As a general rule, it’s important to keep revolving debt under 30% of available credit to limit the impact a high balance can have.
Misconception No. 3: You need a perfect score
Only about 1.6% of the 232 million U.S. consumers with a credit score have a perfect 850, according to the latest FICO statistics.
Other than bragging rights, you don’t get much advantage from being in this elite group.
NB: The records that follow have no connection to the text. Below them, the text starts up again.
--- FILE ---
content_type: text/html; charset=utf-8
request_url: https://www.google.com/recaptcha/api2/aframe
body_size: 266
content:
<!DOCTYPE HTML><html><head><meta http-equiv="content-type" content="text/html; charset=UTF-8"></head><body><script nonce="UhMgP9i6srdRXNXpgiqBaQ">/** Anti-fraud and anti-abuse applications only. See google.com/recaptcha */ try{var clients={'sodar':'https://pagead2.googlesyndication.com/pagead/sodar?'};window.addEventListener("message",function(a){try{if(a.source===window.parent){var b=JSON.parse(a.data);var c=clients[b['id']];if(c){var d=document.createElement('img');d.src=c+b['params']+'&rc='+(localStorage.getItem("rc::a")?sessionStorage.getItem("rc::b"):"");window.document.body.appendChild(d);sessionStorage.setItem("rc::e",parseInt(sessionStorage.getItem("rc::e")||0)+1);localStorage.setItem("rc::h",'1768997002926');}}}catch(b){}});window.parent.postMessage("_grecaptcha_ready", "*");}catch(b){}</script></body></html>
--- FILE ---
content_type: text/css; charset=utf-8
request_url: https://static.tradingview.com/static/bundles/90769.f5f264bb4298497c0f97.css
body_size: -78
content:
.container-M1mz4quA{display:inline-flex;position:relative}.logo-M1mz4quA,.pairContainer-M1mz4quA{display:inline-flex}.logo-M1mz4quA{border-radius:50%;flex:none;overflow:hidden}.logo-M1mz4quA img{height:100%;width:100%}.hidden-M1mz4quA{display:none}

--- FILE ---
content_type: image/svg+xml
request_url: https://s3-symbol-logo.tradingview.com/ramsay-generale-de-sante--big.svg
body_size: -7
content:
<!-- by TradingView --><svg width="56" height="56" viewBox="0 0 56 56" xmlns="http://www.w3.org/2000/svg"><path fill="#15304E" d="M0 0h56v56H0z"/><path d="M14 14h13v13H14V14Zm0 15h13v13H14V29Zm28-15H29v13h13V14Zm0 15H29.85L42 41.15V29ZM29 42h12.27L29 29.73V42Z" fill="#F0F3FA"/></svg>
“Typically, lenders don’t require individuals to have the highest credit scores possible to get the best loan features,” said Tom Quinn, vice president of FICO Scores. “Instead, they set a high-end cutoff, which is usually in the high 700’s, where applicants who score above that cutoff qualify as having a good credit score and get the most favorable terms. “
Each lender sets their own credit score criteria for who they consider the most trustworthy. As long as you fall within these ranges, you’re likely to be approved for a loan and qualify for the best rates offered by the issuer, added Schulz.
“Anything above 800 is gravy,” Schulz said, and “in some cases, the difference between 760 and 800 may not be that significant.”
Most credit card issuers now provide free credit score access to their cardholders making it easier than ever to check and monitor your score.